» ACTIONS TO TAKE:
a – According to the sleep text, around what time are the liver and kidneys active?
b – Copy word for word the part of the sleep text that opens with the words "Outcomes, according to" and closes with "in postpartum women.".

» DOCUMENT PASSAGE:
Sleep – it is essential. We’ve all experienced a night of bad sleep that left us feeling fatigued and crabby the next day. That is because sleep is crucial for our mental and cognitive health. The REM stage in particular is responsible for processing stress and emotions. When we we sleep our organs also perform vital functions and our cells regenerate. The liver and kidneys are active around 3 a.m. conducting important metabolic functions, removing toxins from our body. These essential functions support a strong immune system. Yes, sleep is a big deal.
Since it is paramount to our existence, a lack of or poor quality sleep can quickly lead to problems. Chronic sleep challenges are directly connected to chronic disease because the body is unable to perform vital tasks. Those who suffer from long-term sleep challenges are at much higher risk for memory problems, mental health issues, heart attacks and disease, stroke, COPD, cancer, arthritis, kidney disease and diabetes.
Fortunately, the science is settled on aromatherapy and sleep. Just look at this list of research supporting the use of essential oils as a gentle and effective way to promote better rest!
Quantitative human studies on the effect of inhaled essential oils published between 1990 and 2012 were reviewed. A majority of the findings revealed a positive effect of essential oils on sleep.
Aromatherapy intervention increased deep/slow wave sleep in men and women and all subjects reported feeling more energetic in the morning. Lavender serves as a practical way to promote deep sleep in young people.
College students with self-reported sleep issues received lavender and found improved sleep quality and waking feeling more refreshed.
Valerian inhalation had a noticeable impact on sleep.
Lavender oil was applied to pillows at night for one week. Aromatherapy was found to improve sleep onset, quality and duration in the elderly population.
A gentle hand treatment was administered to the elderly using three essential oils. Benefits included increased alertness, sleeping at night, reduced levels of agitation and withdrawal and wandering.
Patients received 2% essential oil via inhalation for 15 days. Lavender essential oil increased quality of sleep and reduced level of anxiety in patients with coronary artery disease.
Outcomes, according to the Pittsburg Sleep Quality Index, favored lavender essential oil diffusion for insomnia.
Results showed nighttime exposure to lavender relieves sleepiness upon awakening in healthy students.
This is clinical trial regarding the effects of aromatherapy on sleep quality in women during postpartum period. It was determined that aromatherapy improves the quality of sleep in postpartum women.
Quality of sleep in ischemic heart disease patients was significantly improved after aromatherapy and the study concluded using aromatherapy can improve the quality of their sleep and health.
Patients received a blend of lavender, bergamot and ylang-ylang on a cotton ball for 5 nights. Sleep quality was significantly better than placebo.
Aromatherapy is a good intervention for improving insomnia, lack of appetite, depression, anxiety, and well-being experienced by patients with acute leukemia.
Bitter orange and lavender had a substantial positive effect on the sleep scores of postmenopausal women when compared to the control group.
Lavender produced an improvement in sleep for chemotherapy patients according to the Pittsburgh Quality Sleep Index.
A mixture of sweet orange and lavender essential oil improved sleep quality and decreased fatigue in hemodialysis patients.

» RAW DATA:
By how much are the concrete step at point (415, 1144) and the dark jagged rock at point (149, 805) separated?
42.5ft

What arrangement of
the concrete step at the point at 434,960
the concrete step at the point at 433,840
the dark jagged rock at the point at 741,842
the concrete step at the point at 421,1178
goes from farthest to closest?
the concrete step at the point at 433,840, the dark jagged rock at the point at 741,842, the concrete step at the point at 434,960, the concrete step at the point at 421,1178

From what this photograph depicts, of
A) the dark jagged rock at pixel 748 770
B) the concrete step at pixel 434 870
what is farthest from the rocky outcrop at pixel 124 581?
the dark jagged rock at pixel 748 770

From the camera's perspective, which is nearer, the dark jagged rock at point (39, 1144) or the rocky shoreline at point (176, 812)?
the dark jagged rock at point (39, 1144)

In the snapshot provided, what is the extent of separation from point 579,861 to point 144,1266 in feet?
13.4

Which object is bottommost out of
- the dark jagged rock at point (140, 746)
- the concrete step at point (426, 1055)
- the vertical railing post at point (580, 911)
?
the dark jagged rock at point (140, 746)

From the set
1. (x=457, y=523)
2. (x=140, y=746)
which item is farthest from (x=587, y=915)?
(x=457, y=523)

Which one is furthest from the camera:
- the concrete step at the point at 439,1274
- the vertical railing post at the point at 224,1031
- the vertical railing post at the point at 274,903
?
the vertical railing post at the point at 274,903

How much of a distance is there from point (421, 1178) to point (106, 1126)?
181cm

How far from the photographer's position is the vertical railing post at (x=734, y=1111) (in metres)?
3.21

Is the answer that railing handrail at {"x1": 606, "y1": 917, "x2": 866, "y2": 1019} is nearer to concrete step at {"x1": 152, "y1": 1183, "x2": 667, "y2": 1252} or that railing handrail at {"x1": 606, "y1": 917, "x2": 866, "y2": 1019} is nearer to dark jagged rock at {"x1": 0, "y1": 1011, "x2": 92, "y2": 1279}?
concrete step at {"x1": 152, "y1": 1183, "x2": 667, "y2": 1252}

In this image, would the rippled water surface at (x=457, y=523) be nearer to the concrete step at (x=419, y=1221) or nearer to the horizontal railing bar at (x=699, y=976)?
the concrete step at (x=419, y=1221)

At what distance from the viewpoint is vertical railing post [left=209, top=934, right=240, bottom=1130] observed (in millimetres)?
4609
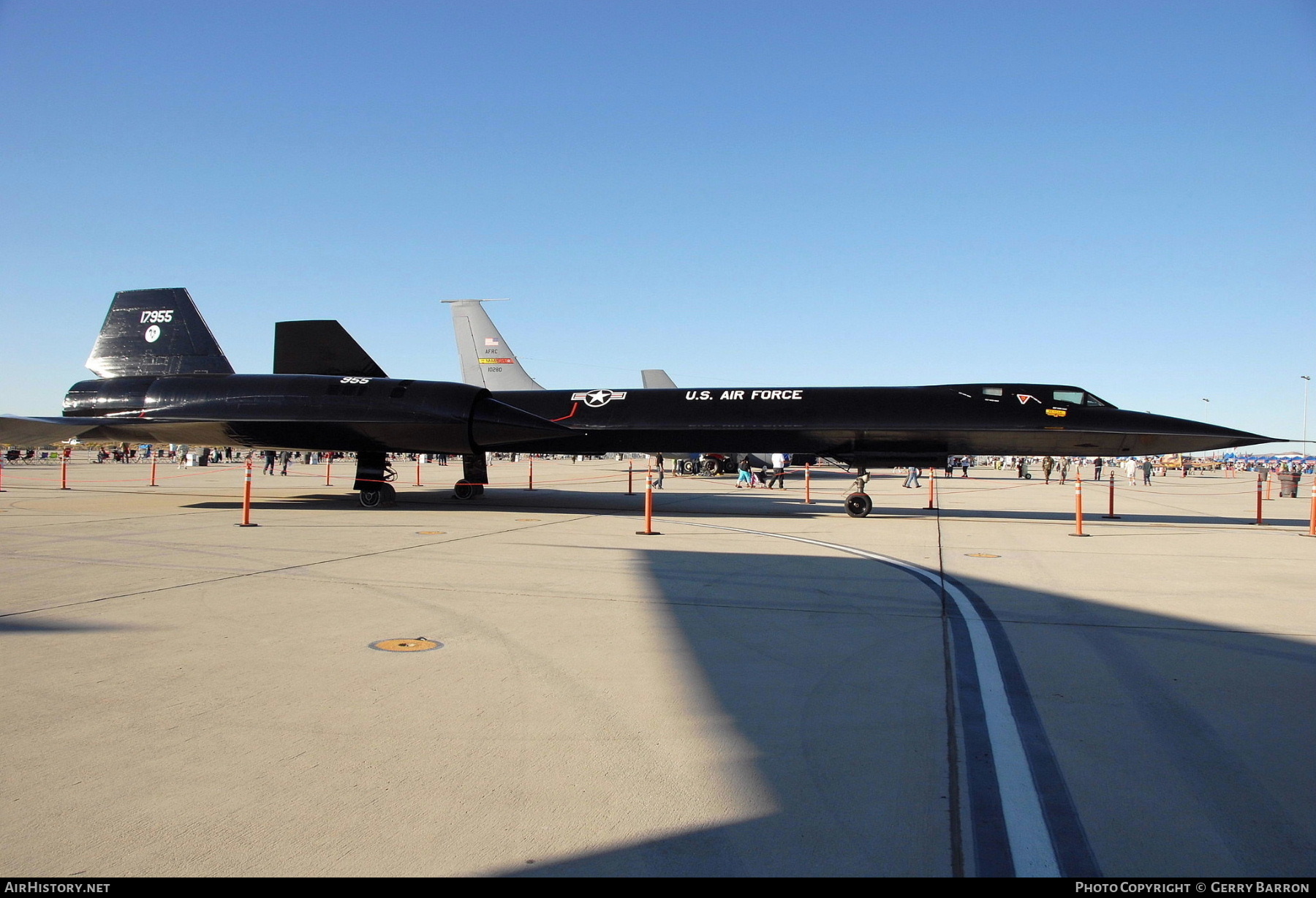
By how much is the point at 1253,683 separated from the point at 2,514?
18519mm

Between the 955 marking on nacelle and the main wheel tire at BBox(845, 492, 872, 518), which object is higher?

» YOUR WRITTEN ANSWERS:
a – Around 3 a.m.

b –
Outcomes, according to the Pittsburg Sleep Quality Index, favored lavender essential oil diffusion for insomnia.
Results showed nighttime exposure to lavender relieves sleepiness upon awakening in healthy students.
This is clinical trial regarding the effects of aromatherapy on sleep quality in women during postpartum period. It was determined that aromatherapy improves the quality of sleep in postpartum women.